### Textabschnitt ###
Als Grund für die Flucht gab der Mittvierziger in der Presse am Sonntag die Rolle rückwärts an, die von Türkis-Blau in Sachen Cannabis versucht werde. Italien sei diesbezüglich liberaler. Hanfstecklinge seien dort nicht nur als Zierpflanzen erlaubt; anders als in Österreich könnten auch die Blüten in Apotheken verkauft werden. Weil er mit seinem Unternehmen Flowery Field expandieren wolle, könne er nicht zuwarten, bis in Österreich auch noch das bisher Erlaubte verboten werde.

Wirtschaftliche Überlegungen

Der Umzug nach Bella Italia dürfte auch wirtschaftlichem Einmaleins geschuldet sein. Schließlich könne er von der Toskana aus ganz Europa mit medizinischem Hanf versorgen, sagt Kristen. Und: Die Produktionskosten seien deutlich niedriger. Während er im Wiener Umland eine Stromrechnung fast "wie eine Kleinstadt" gehabt habe, brauche er in seinem neuen Domizil in Pietrasanta nahe Lucca höchstens im Winter elektrische Lampen.

Licht ist im Zusammenhang mit Cannabis wichtig. Wer in Österreich "legal" unterwegs sein will, darf die Pflanzen nicht zum Blühen bringen. Der als Suchtgift verbotene Wirkstoff Tetrahydrocannabinol (THC) entfaltet sich in der Blüte. Indem man die Pflanze 18 Stunden beleuchtet, kann man das verhindern. Das hat Kristen in Brunn am Gebirge, wo die Stecklinge gezogen wurden und die Unternehmenszentrale stand, bisher so gehandhabt. In Italien ist das nicht mehr nötig.
### Rohdaten ###
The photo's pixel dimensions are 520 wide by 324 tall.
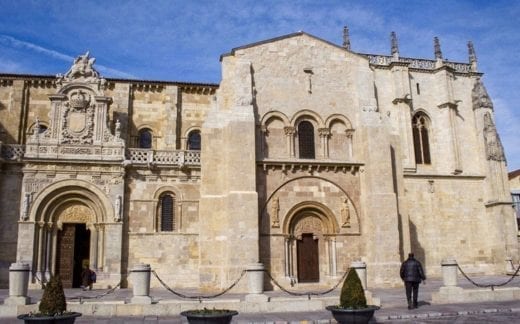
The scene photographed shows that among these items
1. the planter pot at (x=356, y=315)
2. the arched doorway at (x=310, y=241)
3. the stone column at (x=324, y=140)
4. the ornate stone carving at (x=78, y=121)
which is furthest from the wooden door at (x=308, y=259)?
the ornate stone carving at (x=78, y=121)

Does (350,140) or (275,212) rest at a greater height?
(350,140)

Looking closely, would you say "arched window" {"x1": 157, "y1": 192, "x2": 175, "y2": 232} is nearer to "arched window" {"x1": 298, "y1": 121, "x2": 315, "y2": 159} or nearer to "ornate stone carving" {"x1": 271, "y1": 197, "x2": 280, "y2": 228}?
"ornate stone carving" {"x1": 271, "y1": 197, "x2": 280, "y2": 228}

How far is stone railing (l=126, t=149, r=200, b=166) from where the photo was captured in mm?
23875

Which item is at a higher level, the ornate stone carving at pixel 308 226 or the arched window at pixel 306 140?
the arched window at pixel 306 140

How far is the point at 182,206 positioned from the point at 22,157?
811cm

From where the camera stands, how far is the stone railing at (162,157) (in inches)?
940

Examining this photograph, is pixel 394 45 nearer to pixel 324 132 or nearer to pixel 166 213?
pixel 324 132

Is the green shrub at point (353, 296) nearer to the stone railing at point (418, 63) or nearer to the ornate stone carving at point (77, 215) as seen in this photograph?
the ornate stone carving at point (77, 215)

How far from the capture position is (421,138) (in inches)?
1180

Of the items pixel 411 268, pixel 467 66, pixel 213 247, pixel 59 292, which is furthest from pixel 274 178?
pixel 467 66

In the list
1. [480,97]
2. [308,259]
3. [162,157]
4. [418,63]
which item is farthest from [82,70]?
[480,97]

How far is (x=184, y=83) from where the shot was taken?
###
### Rohdaten ###
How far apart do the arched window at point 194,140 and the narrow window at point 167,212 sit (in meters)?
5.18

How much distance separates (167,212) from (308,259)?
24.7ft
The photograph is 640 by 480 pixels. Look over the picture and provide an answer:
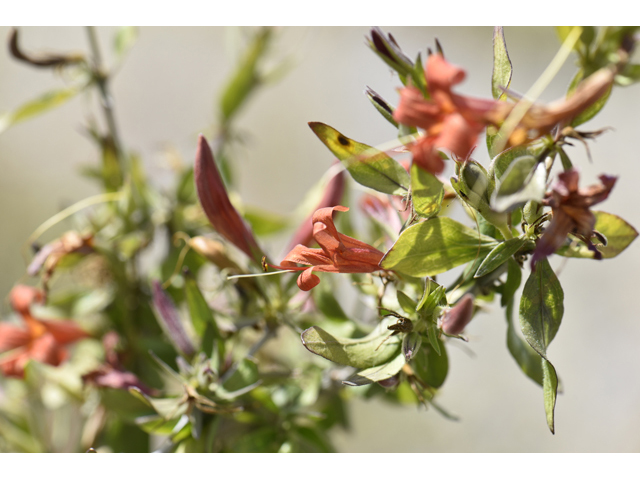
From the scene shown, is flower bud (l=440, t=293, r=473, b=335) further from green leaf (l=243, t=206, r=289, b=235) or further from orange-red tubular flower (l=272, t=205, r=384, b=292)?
###
■ Ihre Aufgabe: Prüfen Sie, ob die folgenden Aussagen mit dem Textabschnitt über den Umzug nach Italien übereinstimmen, und belegen Sie jedes Ja oder Nein mit einem wörtlichen Zitat der entscheidenden Worte. 1. In Österreich dürfen Cannabisblüten in Apotheken verkauft werden. 2. Der Wirkstoff THC entfaltet sich in der Blüte. 3. In Pietrasanta benötigt Kristen das ganze Jahr über elektrische Lampen. Die Zeilen stammen aus einer anderen Quelle.

■ Lösung der Übung:
1. Nein: „anders als in Österreich könnten auch die Blüten in Apotheken verkauft werden"
2. Ja: „Der als Suchtgift verbotene Wirkstoff Tetrahydrocannabinol (THC) entfaltet sich in der Blüte."
3. Nein: „brauche er in seinem neuen Domizil in Pietrasanta nahe Lucca höchstens im Winter elektrische Lampen"